Re: [bug report] dead loop in generic_perform_write() //Re: [PATCH v7 07/12] iov_iter: Convert iterate*() to inline funcs

Linus Torvalds <torvalds@xxxxxxxxxxxxxxxxxxxx> · Wed, 28 Feb 2024 13:21:07 -0800

On Sat, 17 Feb 2024 at 19:13, Tong Tiangen <tongtiangen@xxxxxxxxxx> wrote:
>
> After this patch:
>    copy_page_from_iter_atomic()
>      -> iterate_and_advance2()
>        -> iterate_bvec()
>          -> remain = step()
>
> With CONFIG_ARCH_HAS_COPY_MC, the step() is copy_mc_to_kernel() which
> return "bytes not copied".
>
> When a memory error occurs during step(), the value of "left" equal to
> the value of "part" (no one byte is copied successfully). In this case,
> iterate_bvec() returns 0, and copy_page_from_iter_atomic() also returns
> 0. The callback shmem_write_end()[2] also returns 0. Finally,
> generic_perform_write() goes to "goto again"[3], and the loop restarts.
> 4][5] cannot enter and exit the loop, then deadloop occurs.
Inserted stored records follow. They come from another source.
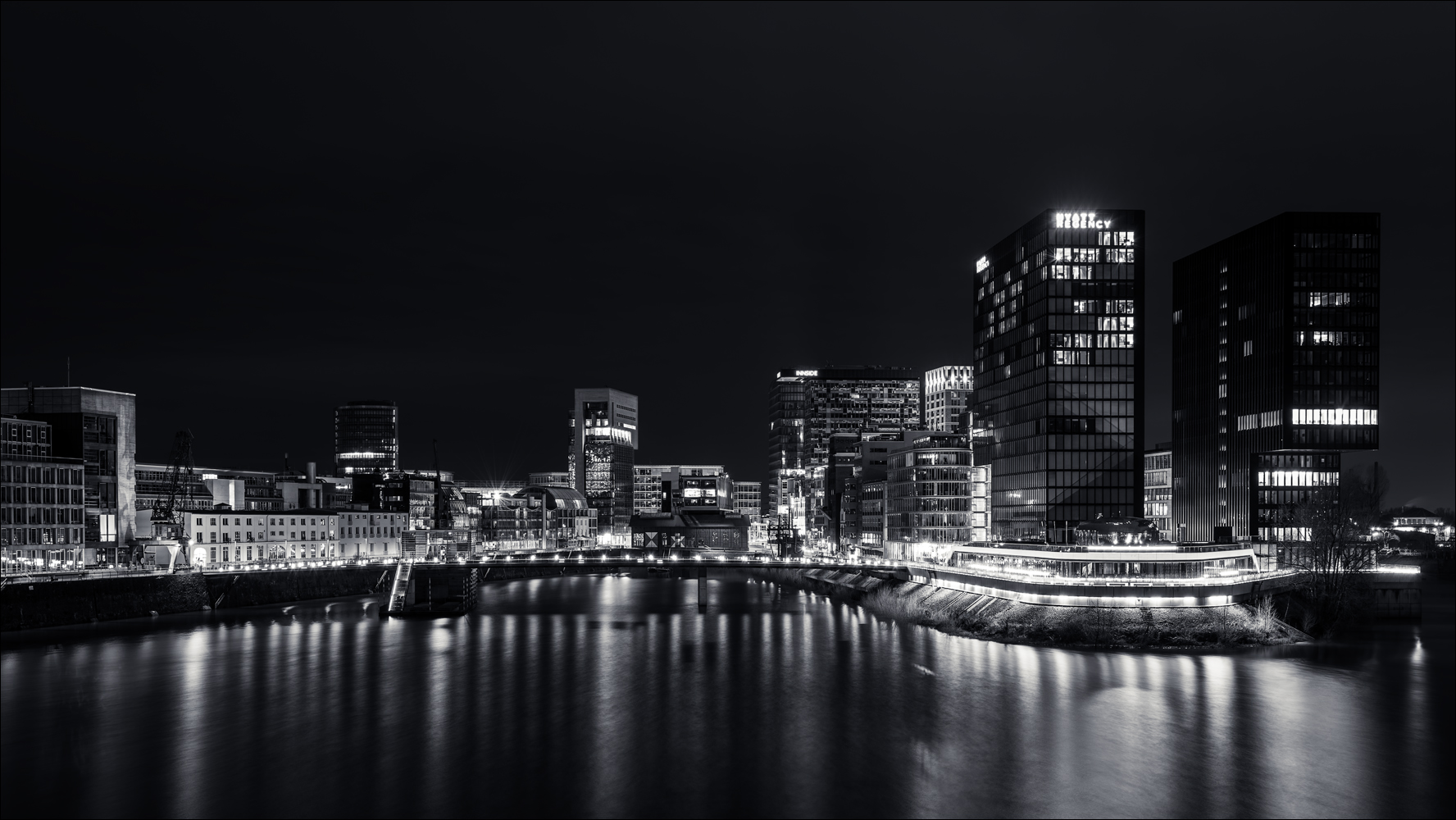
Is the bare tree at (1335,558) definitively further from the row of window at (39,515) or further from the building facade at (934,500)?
the row of window at (39,515)

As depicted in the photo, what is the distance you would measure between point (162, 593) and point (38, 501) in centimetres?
2154

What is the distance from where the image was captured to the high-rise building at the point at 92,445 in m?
149

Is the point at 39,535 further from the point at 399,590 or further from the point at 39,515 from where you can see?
the point at 399,590

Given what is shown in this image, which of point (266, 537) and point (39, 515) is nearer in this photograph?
point (39, 515)

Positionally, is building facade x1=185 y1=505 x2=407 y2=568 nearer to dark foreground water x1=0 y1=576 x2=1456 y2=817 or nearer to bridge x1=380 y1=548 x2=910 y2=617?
bridge x1=380 y1=548 x2=910 y2=617

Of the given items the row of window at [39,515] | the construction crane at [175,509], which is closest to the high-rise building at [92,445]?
the row of window at [39,515]

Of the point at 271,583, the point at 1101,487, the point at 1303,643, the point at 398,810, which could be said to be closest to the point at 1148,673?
the point at 1303,643

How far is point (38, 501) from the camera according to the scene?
450ft

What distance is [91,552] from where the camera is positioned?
483 ft

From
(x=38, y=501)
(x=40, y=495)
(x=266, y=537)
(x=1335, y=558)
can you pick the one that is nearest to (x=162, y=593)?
(x=38, y=501)

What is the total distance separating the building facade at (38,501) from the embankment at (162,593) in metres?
14.8

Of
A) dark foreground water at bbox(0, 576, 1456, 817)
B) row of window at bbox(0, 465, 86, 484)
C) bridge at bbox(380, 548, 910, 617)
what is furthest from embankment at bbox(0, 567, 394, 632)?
row of window at bbox(0, 465, 86, 484)

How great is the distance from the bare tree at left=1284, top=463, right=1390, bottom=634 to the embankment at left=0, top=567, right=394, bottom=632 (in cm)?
11945

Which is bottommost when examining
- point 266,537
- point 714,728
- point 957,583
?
point 714,728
Hmm. If the copy doesn't succeed and make any progress at all, then
the code in generic_perform_write() after the "goto again"

                //[4]
                if (unlikely(fault_in_iov_iter_readable(i, bytes) ==
                              bytes)) {
                        status = -EFAULT;
                        break;
                }

should break out of the loop.

So either your analysis looks a bit flawed, or I'm missing something.
Likely I'm missing something really obvious.

Why does the copy_mc_to_kernel() fail, but the
fault_in_iov_iter_readable() succeeds?

              Linus